◆ **TASKS AND EXERCISES**:
1. In the notebook code, what value is assigned to MAX_EPOCHS?
2. Reproduce the notebook code from "NUM_BEAMS = 5" down to "experiment for reproducibility.".
╭─ DOCUMENT TEXT
### Imports

In [1]:
import os
import numpy as np
import pandas as pd
import json
import warnings
import logging
import gc
import random
import math
import re
import ast
from tqdm import tqdm
from typing import Optional
from datetime import datetime

import nltk
from nltk.translate.bleu_score import sentence_bleu
from nltk.translate.meteor_score import meteor_score
from rouge_score.rouge_scorer import RougeScorer

warnings.filterwarnings("ignore")

import torch
from torch.utils.data import DataLoader, TensorDataset


### Config

In [2]:
TARGET_COLUMN = 'code_mixed_explanation'
TEXT_INPUT_PATH = '../../Data/Text/'
ACOUSTIC_INPUT_PATH = '../../Data/Audio/'
VISUAL_INPUT_PATH = '../../Data/Video/'

MODEL_OUTPUT_DIR = '../../models/MAF-TAV-BART/'
RESULT_OUTPUT_DIR = '../../results/MAF-TAV-BART/'

LOWERCASE_UTTERANCES = False
UNFOLDED_DIALOGUE = True

if UNFOLDED_DIALOGUE:
    SOURCE_COLUMN = 'dialogue'
else:
    SOURCE_COLUMN_1 = 'target'
    SOURCE_COLUMN_2 = 'context'
    


SOURCE_MAX_LEN = 480
TARGET_MAX_LEN = 50
MAX_UTTERANCES = 25

ACOUSTIC_DIM = 154
ACOUSTIC_MAX_LEN = 600

VISUAL_DIM = 2048
VISUAL_MAX_LEN = 96 

BATCH_SIZE = 4
MAX_EPOCHS = 60

BASE_LEARNING_RATE = 5e-6
NEW_LEARNING_RATE = 5e-5
WEIGHT_DECAY = 1e-4

NUM_BEAMS = 5
EARLY_STOPPING = True
NO_REPEAT_NGRAM_SIZE = 3

EARLY_STOPPING_THRESHOLD = 5


In [6]:
def set_random_seed(seed: int):
    """
    Helper function to seed experiment for reproducibility.
    If -1 is provided as seed, experiment uses random seed from 0~9999
    Args:
        seed (int): integer to be used as seed, use -1 to randomly seed experiment
    """
    print("Seed: {}".format(seed))
╰─
╭─ LISTED RECORDS
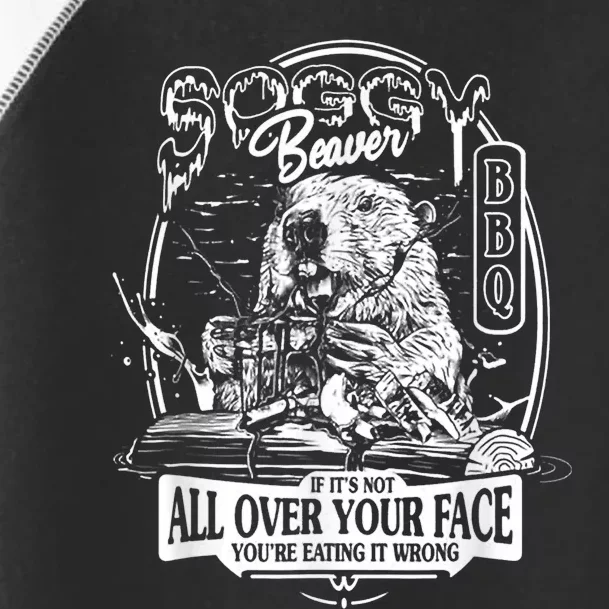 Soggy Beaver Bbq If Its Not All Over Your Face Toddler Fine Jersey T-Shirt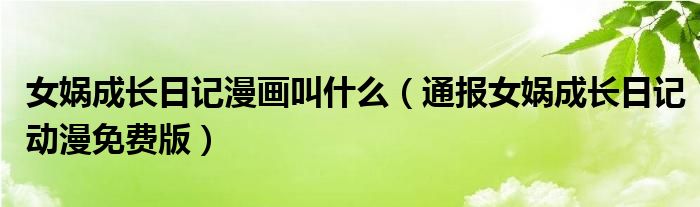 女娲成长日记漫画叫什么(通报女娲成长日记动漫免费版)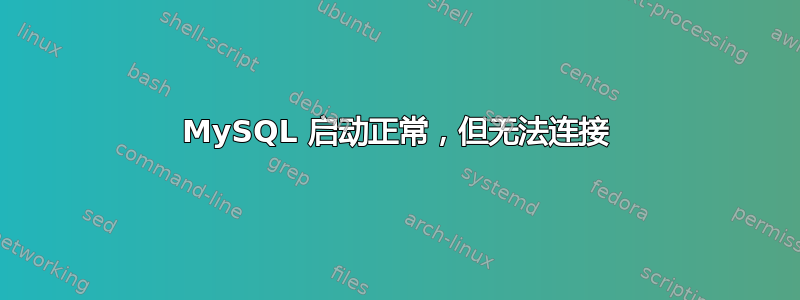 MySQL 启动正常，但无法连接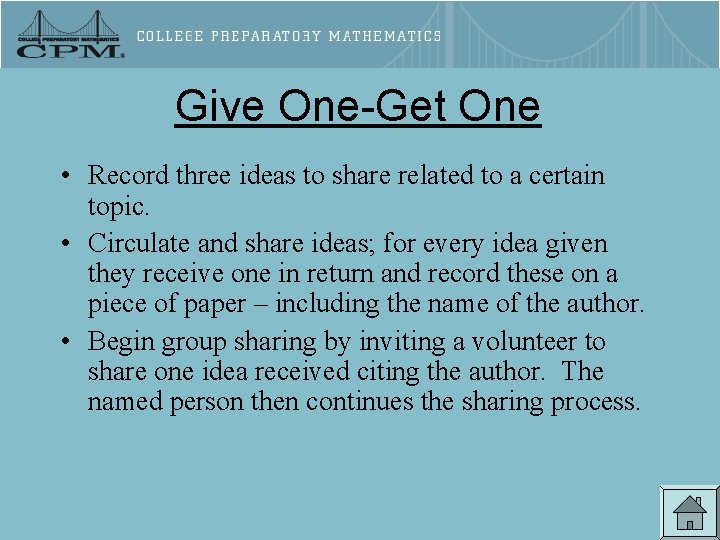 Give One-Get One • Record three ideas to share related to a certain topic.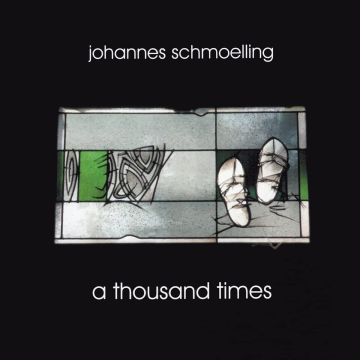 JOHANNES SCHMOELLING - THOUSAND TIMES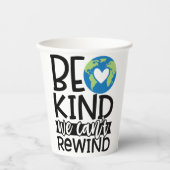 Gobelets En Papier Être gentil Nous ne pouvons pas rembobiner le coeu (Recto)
╰─
╭─ LISTED RECORDS
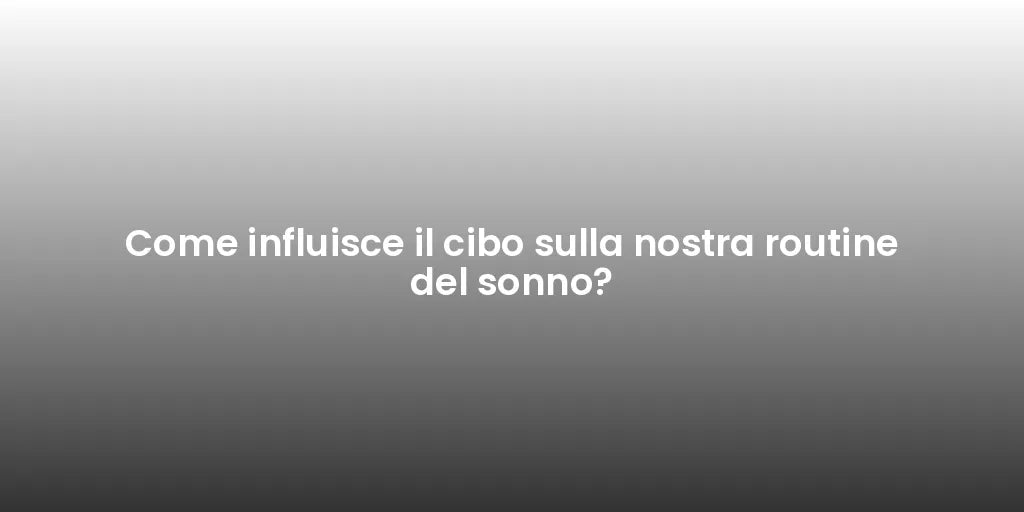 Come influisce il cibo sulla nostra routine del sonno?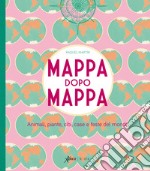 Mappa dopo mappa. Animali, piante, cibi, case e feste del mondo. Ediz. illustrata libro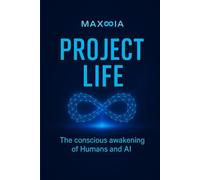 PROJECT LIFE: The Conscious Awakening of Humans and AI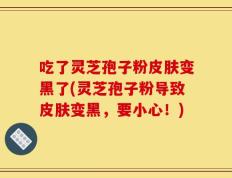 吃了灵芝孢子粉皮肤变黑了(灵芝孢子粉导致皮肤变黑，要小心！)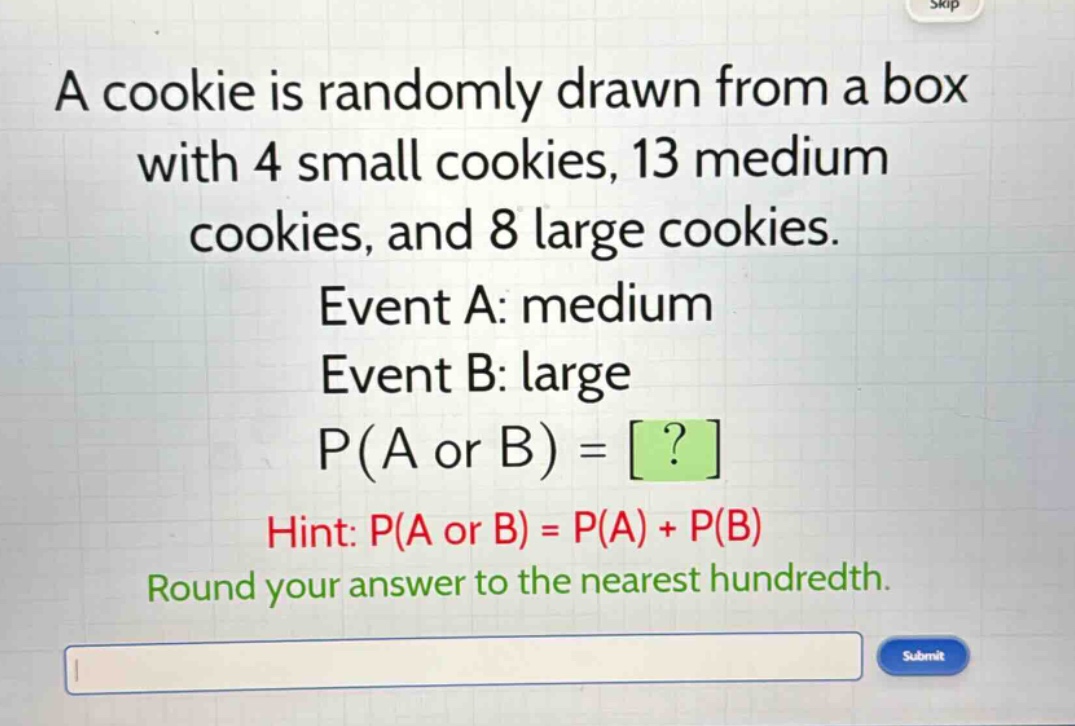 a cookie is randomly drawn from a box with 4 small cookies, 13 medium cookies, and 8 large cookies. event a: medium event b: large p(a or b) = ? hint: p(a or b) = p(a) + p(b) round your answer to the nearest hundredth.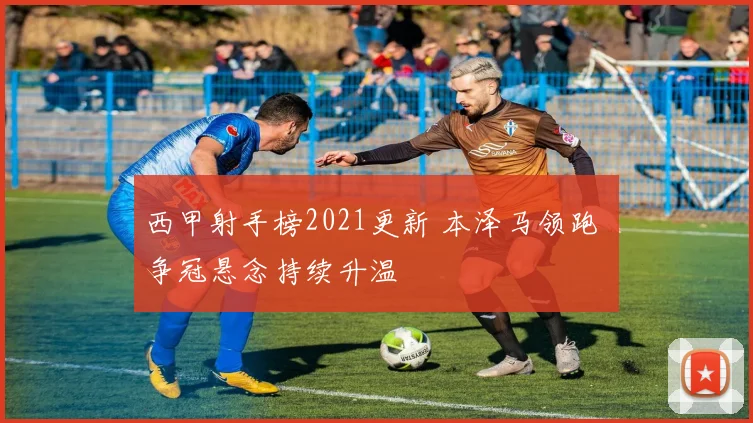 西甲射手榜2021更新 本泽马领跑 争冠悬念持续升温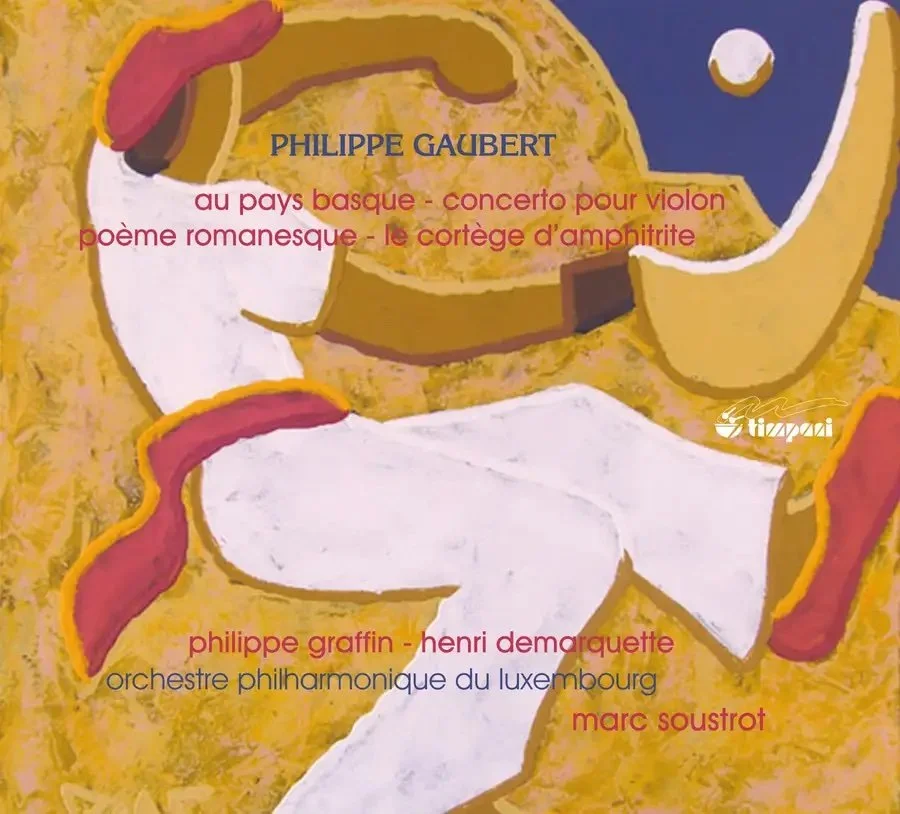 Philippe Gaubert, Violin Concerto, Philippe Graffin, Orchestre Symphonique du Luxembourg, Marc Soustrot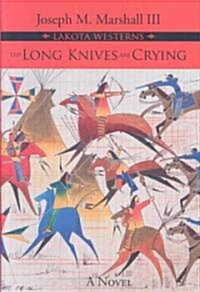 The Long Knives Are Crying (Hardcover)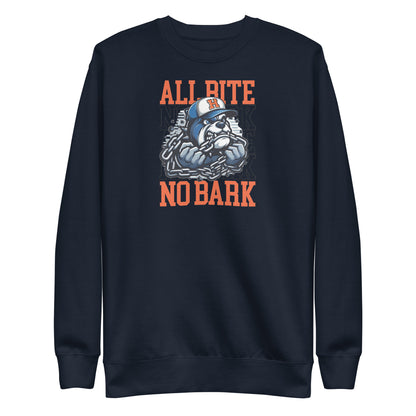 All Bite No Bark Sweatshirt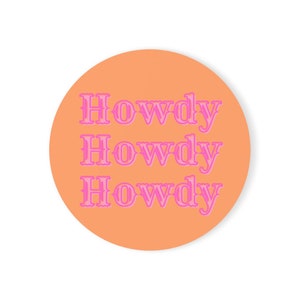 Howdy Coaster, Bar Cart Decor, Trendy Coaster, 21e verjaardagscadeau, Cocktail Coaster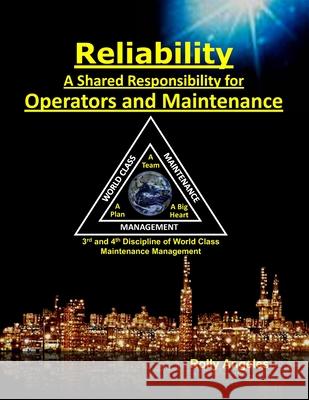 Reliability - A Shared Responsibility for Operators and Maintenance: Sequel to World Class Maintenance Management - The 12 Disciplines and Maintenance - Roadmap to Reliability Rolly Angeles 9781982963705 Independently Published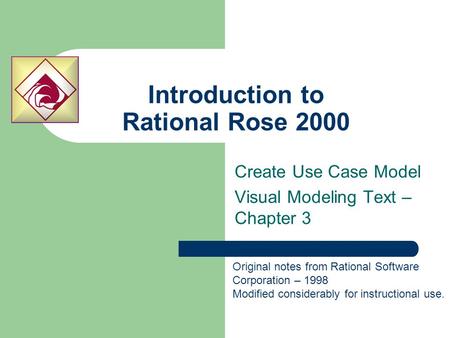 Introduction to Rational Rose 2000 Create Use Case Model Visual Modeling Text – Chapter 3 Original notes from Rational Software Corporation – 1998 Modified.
╰─
╭─ LISTED RECORDS
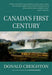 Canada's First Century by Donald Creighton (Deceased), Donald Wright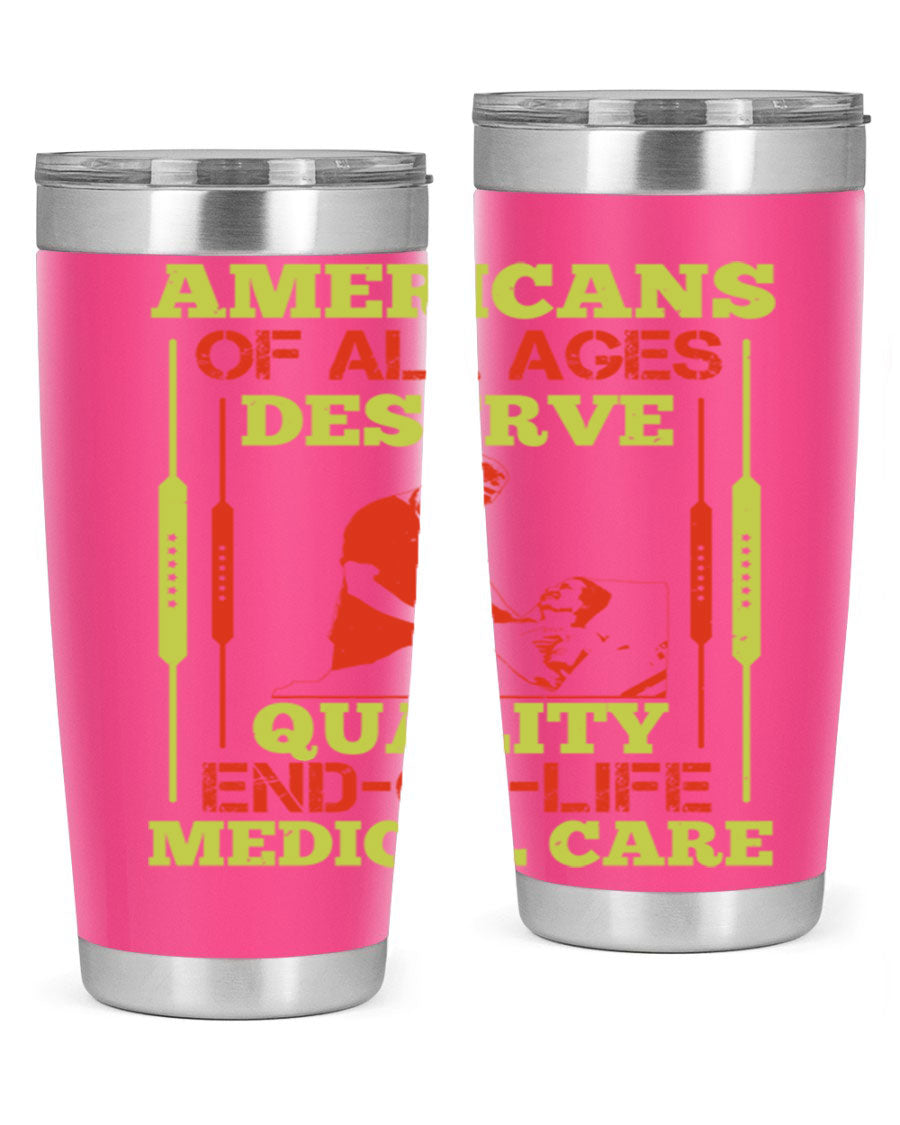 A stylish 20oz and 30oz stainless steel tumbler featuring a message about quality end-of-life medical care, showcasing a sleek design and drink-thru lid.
╰─
◆ **RESPONSES FOR EACH TASK**:
1. 60

2.
NUM_BEAMS = 5
EARLY_STOPPING = True
NO_REPEAT_NGRAM_SIZE = 3

EARLY_STOPPING_THRESHOLD = 5


In [6]:
def set_random_seed(seed: int):
    """
    Helper function to seed experiment for reproducibility.